# start of READING PASSAGE

MPAS-Dev / MPAS-Model

Repository for MPAS models and shared framework releases.
238 stars 317 forks source link

Initial testing framework #1218

Open islas opened 1 month ago

islas commented 1 month ago

This PR introduces testing capabilities through a series of compartmentalized commits :

  1. Setting up helper scripts to handle environment loading
  2. Compilation test script able to exercise the make build
  3. A git submodule to the hpc-workflows testing framework
  4. A test definition config using hpc-workflows
  5. CI/CD capabilities with security safeguards in place

The CI/CD capabilities rely on specific github action runner configurations with the assumption of running on Derecho, but is designed with the intention of minimal reliance on machine and CI/CD-specific tooling. Thus, one could port these features to other machines or CI/CD solutions and achieve similar results.

islas commented 1 month ago

General Instructions

Follow-up details relating to setting up self-hosted runners.

Repository Security Settings

First, minimal security barriers :

Now you are ready to set up a self-hosted runner. You should still use good PR review techniques to check that no malicious code is present in a PR BEFORE kicking off the workflow. If there are changes in .github/workflows/ or wherever you keep your tests, you should pay extra attention to these changes before allowing a workflow to run. Also consider using label triggers as an extra layer of security to not have workflows automatically start running. This goes counter to the automation process, but is more secure and could potentially save on compute resources especially if many pushes happen in a PR.

Creating self-hosted runners

Creating a self-hosted runner is now generally straight forward.

  1. Now that security is handled, go to Settings->Actions->Runners->New self-hosted runners You will be presented with a page of instructions. Select “Linux” as the runner image and x64 as the architecture. The following instructions in the web page consist of creating a directory, downloading the runner image tarball, checking the checksum, and extracting. If you are comfortable with these instructions, either copy and paste them into your terminal or modify them as you see fit. If you are not STOP, DO NOT PROCEED. We have not done any configuration yet so best to stop and ask someone who knows about self-hosted runners how to best proceed. This is important for security of the system and should not be taken lightly.

  2. Once you have your runner extracted the next instructions direct you to run the ./config.sh script with the URL to your repository and an authentication token. There are other options that may be passed into the configuration script. Please refer to the runner documentation. Any necessary missing information will be gathered via prompts. I encourage the use of labels like “”, “< runner id ##>”, and “derecho” to help identify runners if more than one will be set up.

# end of READING PASSAGE
# start of RECORDED INFORMATION

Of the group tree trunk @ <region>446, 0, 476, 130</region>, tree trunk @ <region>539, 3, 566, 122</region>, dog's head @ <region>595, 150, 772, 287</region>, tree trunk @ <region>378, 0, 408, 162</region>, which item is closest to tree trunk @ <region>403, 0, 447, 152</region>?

# end of RECORDED INFORMATION

● **GIVEN PROBLEM 1**: In the MPAS testing framework thread, which machine are the CI/CD capabilities assumed to run on?
● **GIVEN PROBLEM 2**: Please continue the MPAS testing framework thread from its last sentence, picking up the self-hosted runner setup steps that follow.

● **ANSWER 1**: Derecho

● **ANSWER 2**:
  3. Once configuration is done, you may run ./run.sh Note: You may want to run this in a tmux or screen session to be able to detach and continue to run even when you disconnect from the computer. Additionally or alternatively you may want to have a cron job to regularly check if the runner is up. System reboots and maintenance take down runners and will need to be started again.

Self-hosted runners are removed from github if they are not connected for a period of time! (At the time of writing this 14 days) https://docs.github.com/en/actions/hosting-your-own-runners/managing-self-hosted-runners/removing-self-hosted-runners

Runners communication with github : https://docs.github.com/en/actions/hosting-your-own-runners/managing-self-hosted-runners/about-self-hosted-runners#communication-requirements

Additional notes

I use /glade/work/$USER/github/runners/<repo>/derecho/<runner id> as a structure for setting up runners. This leads to a generally organized setup.

For runner ids I use <repo>##, increasing monotonically from 01, e.g. wrf01, wrf02

Labels I add to runners : <repo>, <runner id>, <machine> (derecho in this case)

I place logs in /glade/work/$USER/github/runners/<repo>/derecho/logs/

I name the runners <machine>-<runner id>, this is useful when having multiple runners across different machines.

I use screen to create detached sessions of the runners, and name the sockets <runner id>

For quick setup I have helper scripts available upon request, but I encourage first time setup to be done by hand to understand what is happening.

A google doc of this guide with pictures can be found here : https://docs.google.com/document/d/1CJq7NA_bh4ogB37t5Q1m9RO_2XVqPjjdmGQIH4xGWBk/edit?usp=sharing

mgduda commented 1 month ago

Would it be possible to place the hpc-workflow submodule within the .github directory to avoid adding something to the top-level MPAS-Model directory that most users shouldn't worry themselves with?

islas commented 1 month ago

That'd be doable, though I'd opt for placing it under .ci if that's the case. I think that will result in minor changes to only the .gitmodules file and the actions workflows under .github to reference the new location.

mgduda commented 1 month ago

@islas I think the .ci directory is a good idea -- let's go with that.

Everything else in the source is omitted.